Reproduce all of the material below word for word, leaving out the pictures.

++++++++++++++++++++

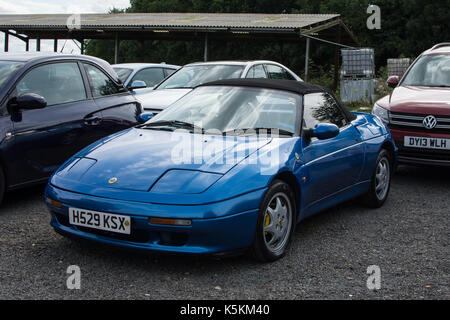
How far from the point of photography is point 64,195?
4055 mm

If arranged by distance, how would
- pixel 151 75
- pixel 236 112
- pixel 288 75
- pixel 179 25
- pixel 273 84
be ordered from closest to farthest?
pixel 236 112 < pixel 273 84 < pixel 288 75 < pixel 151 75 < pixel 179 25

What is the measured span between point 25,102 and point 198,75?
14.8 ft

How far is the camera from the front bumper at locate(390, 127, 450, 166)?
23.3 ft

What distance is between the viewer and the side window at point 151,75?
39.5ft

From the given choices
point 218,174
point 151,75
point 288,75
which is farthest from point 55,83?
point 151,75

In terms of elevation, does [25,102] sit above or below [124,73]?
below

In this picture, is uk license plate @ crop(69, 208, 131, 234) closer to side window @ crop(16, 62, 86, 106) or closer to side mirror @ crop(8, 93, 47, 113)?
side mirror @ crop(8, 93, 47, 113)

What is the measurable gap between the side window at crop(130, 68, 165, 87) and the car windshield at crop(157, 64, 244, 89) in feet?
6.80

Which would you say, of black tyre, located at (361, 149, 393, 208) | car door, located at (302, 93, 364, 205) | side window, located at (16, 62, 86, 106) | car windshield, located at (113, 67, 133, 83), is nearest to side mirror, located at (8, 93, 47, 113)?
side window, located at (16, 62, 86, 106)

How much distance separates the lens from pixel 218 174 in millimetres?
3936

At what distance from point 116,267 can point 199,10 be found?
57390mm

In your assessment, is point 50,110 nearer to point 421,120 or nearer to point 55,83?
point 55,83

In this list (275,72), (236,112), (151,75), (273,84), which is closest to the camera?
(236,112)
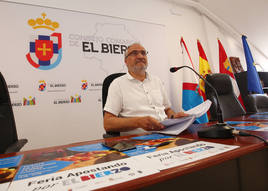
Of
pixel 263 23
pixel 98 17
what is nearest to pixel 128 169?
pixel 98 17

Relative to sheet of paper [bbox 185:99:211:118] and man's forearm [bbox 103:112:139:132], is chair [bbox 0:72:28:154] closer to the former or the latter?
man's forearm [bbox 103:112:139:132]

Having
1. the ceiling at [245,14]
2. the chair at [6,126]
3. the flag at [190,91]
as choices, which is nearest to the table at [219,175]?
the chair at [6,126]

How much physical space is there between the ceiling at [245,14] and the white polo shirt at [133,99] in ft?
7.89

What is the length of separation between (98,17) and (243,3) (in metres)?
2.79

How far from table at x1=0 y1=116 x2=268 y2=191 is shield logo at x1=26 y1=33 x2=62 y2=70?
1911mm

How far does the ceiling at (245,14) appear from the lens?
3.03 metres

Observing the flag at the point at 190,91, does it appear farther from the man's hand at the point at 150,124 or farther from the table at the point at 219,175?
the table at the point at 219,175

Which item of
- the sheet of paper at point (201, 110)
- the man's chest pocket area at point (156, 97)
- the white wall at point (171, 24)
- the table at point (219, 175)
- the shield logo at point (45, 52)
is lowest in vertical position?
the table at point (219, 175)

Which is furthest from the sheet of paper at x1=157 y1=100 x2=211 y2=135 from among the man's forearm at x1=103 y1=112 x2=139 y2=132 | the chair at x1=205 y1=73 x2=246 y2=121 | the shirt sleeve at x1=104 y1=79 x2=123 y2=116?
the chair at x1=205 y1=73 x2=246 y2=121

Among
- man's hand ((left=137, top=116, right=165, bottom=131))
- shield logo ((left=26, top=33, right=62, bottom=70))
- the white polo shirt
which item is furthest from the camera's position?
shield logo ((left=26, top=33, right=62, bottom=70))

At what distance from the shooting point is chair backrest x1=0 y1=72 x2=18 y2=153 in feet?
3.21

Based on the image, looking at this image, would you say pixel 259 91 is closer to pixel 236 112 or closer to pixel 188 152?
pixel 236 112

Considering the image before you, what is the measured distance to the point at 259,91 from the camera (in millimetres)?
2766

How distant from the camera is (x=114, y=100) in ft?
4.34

++++++++++++++++++++

EXERCISE RESPONSE:
How far from the point of photography is point 64,195?
4055 mm

If arranged by distance, how would
- pixel 151 75
- pixel 236 112
- pixel 288 75
- pixel 179 25
- pixel 273 84
be ordered from closest to farthest?
pixel 236 112 < pixel 273 84 < pixel 288 75 < pixel 151 75 < pixel 179 25

What is the measured span between point 25,102 and point 198,75?
14.8 ft

How far is the camera from the front bumper at locate(390, 127, 450, 166)?
23.3 ft

What distance is between the viewer and the side window at point 151,75?
39.5ft

From the given choices
point 218,174
point 151,75
point 288,75
which is farthest from point 55,83?
point 151,75

In terms of elevation, does [25,102] sit above or below [124,73]?
below

In this picture, is uk license plate @ crop(69, 208, 131, 234) closer to side window @ crop(16, 62, 86, 106) or closer to side mirror @ crop(8, 93, 47, 113)?
side mirror @ crop(8, 93, 47, 113)

What is the measurable gap between the side window at crop(130, 68, 165, 87) and the car windshield at crop(157, 64, 244, 89) in feet?
6.80

Which would you say, of black tyre, located at (361, 149, 393, 208) | car door, located at (302, 93, 364, 205) | side window, located at (16, 62, 86, 106) | car windshield, located at (113, 67, 133, 83), is nearest to side mirror, located at (8, 93, 47, 113)?
side window, located at (16, 62, 86, 106)

How much distance separates the lens from pixel 218 174 in millimetres?
3936

At what distance from point 116,267 can point 199,10 be found?
57390mm

In your assessment, is point 50,110 nearer to point 421,120 or nearer to point 55,83?
point 55,83

In this list (275,72), (236,112), (151,75), (273,84), which is closest to the camera?
(236,112)
Of
pixel 263 23
pixel 98 17
what is nearest to pixel 128 169?
pixel 98 17

Relative to sheet of paper [bbox 185:99:211:118] and man's forearm [bbox 103:112:139:132], is chair [bbox 0:72:28:154] closer to the former or the latter?
man's forearm [bbox 103:112:139:132]

Having
1. the ceiling at [245,14]
2. the chair at [6,126]
3. the flag at [190,91]
as choices, which is nearest to the table at [219,175]?
the chair at [6,126]

How much physical space is there between the ceiling at [245,14] and the white polo shirt at [133,99] in ft?
7.89

What is the length of separation between (98,17) and (243,3) (in metres)?
2.79

How far from table at x1=0 y1=116 x2=268 y2=191 is shield logo at x1=26 y1=33 x2=62 y2=70?
1911mm

How far does the ceiling at (245,14) appear from the lens?
3.03 metres

Observing the flag at the point at 190,91, does it appear farther from the man's hand at the point at 150,124 or farther from the table at the point at 219,175?
the table at the point at 219,175

Which item of
- the sheet of paper at point (201, 110)
- the man's chest pocket area at point (156, 97)
- the white wall at point (171, 24)
- the table at point (219, 175)
- the shield logo at point (45, 52)
is lowest in vertical position?
the table at point (219, 175)

Which is furthest from the sheet of paper at x1=157 y1=100 x2=211 y2=135 from among the man's forearm at x1=103 y1=112 x2=139 y2=132 | the chair at x1=205 y1=73 x2=246 y2=121 | the shirt sleeve at x1=104 y1=79 x2=123 y2=116?
the chair at x1=205 y1=73 x2=246 y2=121

Among
- man's hand ((left=137, top=116, right=165, bottom=131))
- shield logo ((left=26, top=33, right=62, bottom=70))
- the white polo shirt
which item is furthest from the camera's position?
shield logo ((left=26, top=33, right=62, bottom=70))

At what distance from the shooting point is chair backrest x1=0 y1=72 x2=18 y2=153 in feet?
3.21

Based on the image, looking at this image, would you say pixel 259 91 is closer to pixel 236 112 or closer to pixel 188 152?
pixel 236 112

Considering the image before you, what is the measured distance to the point at 259,91 from the camera (in millimetres)?
2766

How distant from the camera is (x=114, y=100) in ft?
4.34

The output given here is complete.